**Source text:**
Italian super-green speed demon hits 3MFLops per Watt of power
The new “Eurora” supercomputer, at Italy’s CINECA centre in Bologna, has set a record for energy-efficient computing – and shares a room with Fermi, a supercomputer built to IBM’s Blue Gene/Q specs, which was ranked ninth in the world in the most recent (November 2012) Top5oo list of supercomputers.
The super-green computer delivers 3,150 Megaflops per Watt [a “Flop” is a floating point operation per second], which shattered the previous energy efficiency record for supercomputers, and is based on Intel CPUs with NVidia Kepler co-processors. It has warm-water cooling and an innovative Torus 3D network. TechWeekEurope Italy went to CINECA to see the new eco-computing marvel, and also meet its older brother, the Blue Gene/Q system which CINECA named after the Italian scientific genius Enrico Fermi.

**Material shown:**
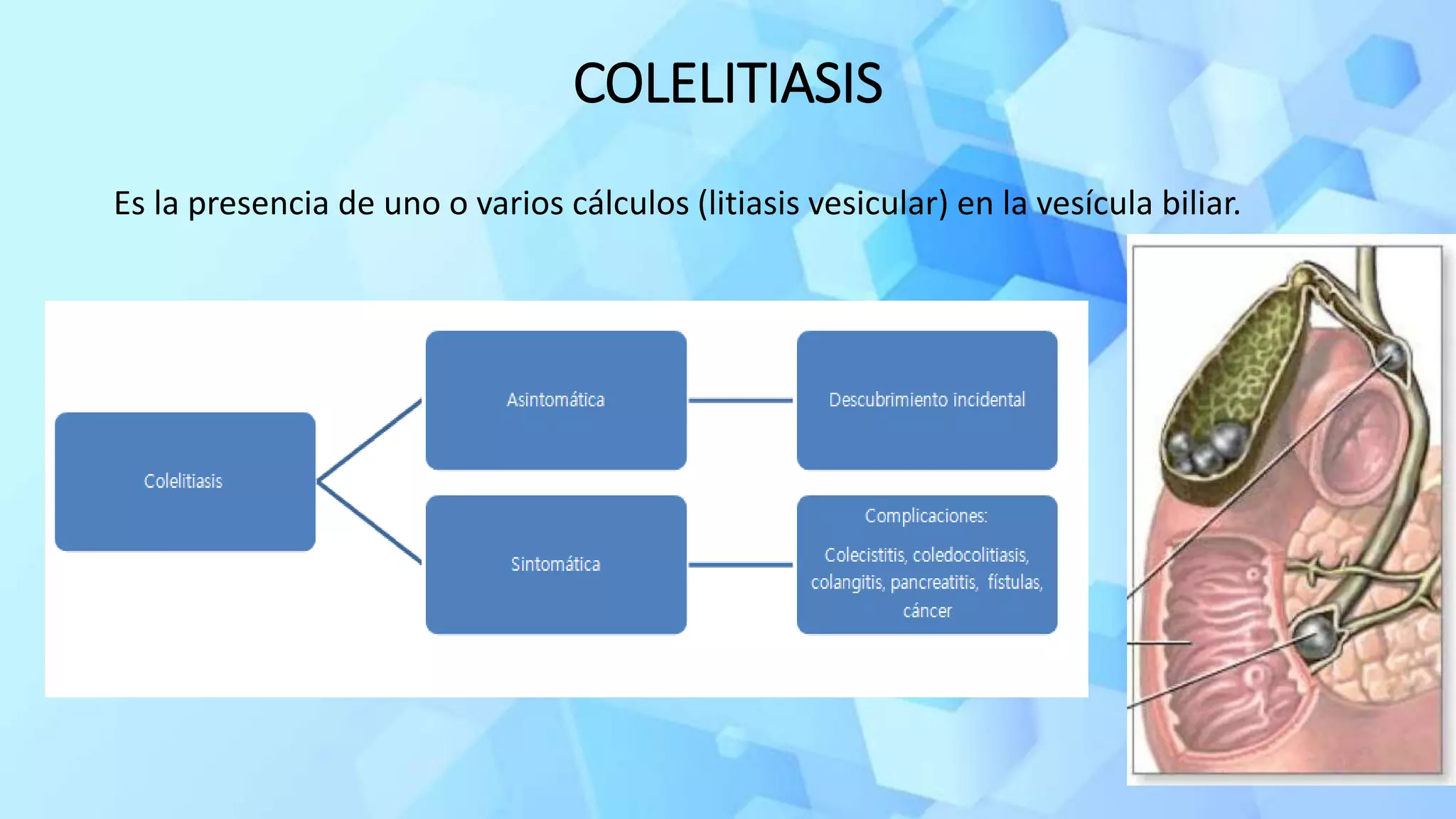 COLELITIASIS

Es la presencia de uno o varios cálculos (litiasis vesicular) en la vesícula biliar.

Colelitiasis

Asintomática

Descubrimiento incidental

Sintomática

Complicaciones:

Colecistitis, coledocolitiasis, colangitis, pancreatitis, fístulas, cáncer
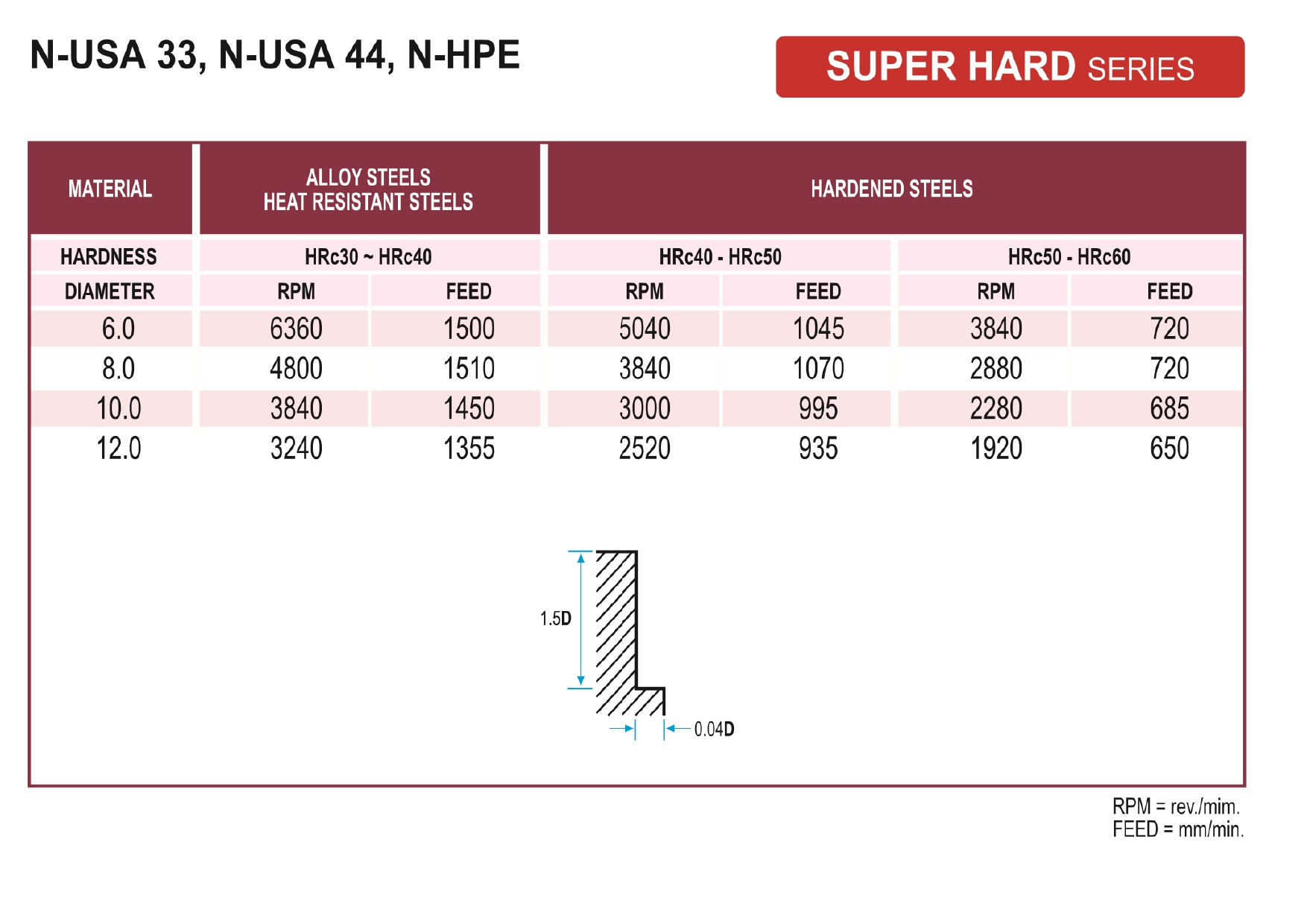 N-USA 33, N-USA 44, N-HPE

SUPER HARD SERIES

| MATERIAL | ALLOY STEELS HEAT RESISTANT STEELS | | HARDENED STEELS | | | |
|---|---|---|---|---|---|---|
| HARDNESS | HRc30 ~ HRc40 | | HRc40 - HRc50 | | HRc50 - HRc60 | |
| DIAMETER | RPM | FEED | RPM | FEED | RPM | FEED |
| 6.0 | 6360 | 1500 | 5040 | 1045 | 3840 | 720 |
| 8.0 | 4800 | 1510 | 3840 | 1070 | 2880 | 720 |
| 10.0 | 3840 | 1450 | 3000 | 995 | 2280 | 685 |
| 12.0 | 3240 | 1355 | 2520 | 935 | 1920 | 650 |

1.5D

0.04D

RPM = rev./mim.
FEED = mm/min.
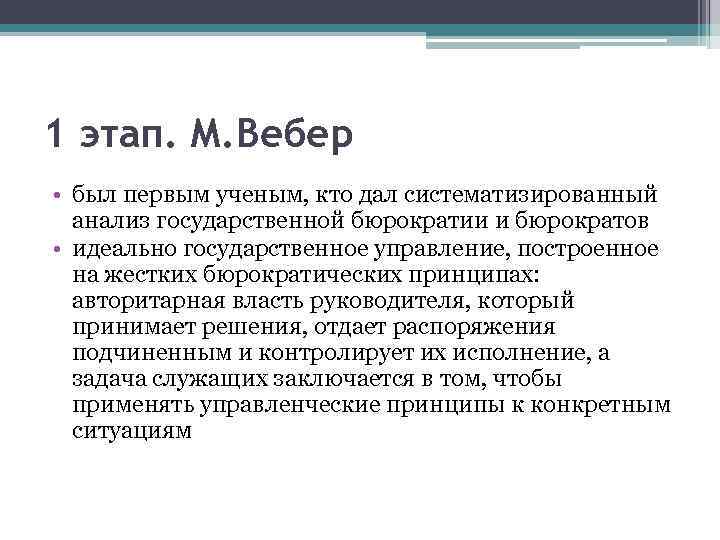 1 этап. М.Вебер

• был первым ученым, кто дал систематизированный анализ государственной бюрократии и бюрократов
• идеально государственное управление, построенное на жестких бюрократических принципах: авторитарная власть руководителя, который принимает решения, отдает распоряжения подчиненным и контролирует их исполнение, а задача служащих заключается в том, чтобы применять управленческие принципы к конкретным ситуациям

**Exercise:** Carry on the Eurora supercomputer article from its last sentence. The lines come from a different source than the text.

**Answer section:**
Eurora is based on the Aurora Tigon hybrid supercomputer launched in November by the EuroTech supercomputer group, and named after a tiger-lion crossbreed. Like most new fast supercomputers, Tigon has nodes combining regular CPUs with co-processors – in this case each node combines two Xeon E5 CPUs, and two accelerators, which are either NVidia Kepler GPUs, or the competing but still largely untried Intel Phi accelerators launched in November.
For its supercomputer, CINECA stuck with the NVidia option, naming the device “Eurora” to distinguish it from the generic Aurora design. The system was funded to the tune of €1 million, within the Partnership for Advanced Computing in Europe (PRACE) and built at CINECA, a non-profit centre funded by 54 Italian universities and research institutes.
The project was conceived in August 2011, and really got started in July 2012, when the hardware was bought. CINECA’s Eurora will be used in various fields, to study the constituents of matter, astrophysics and the study of weather, and can deliver a sustained performance of 1700 Gigaflops per node.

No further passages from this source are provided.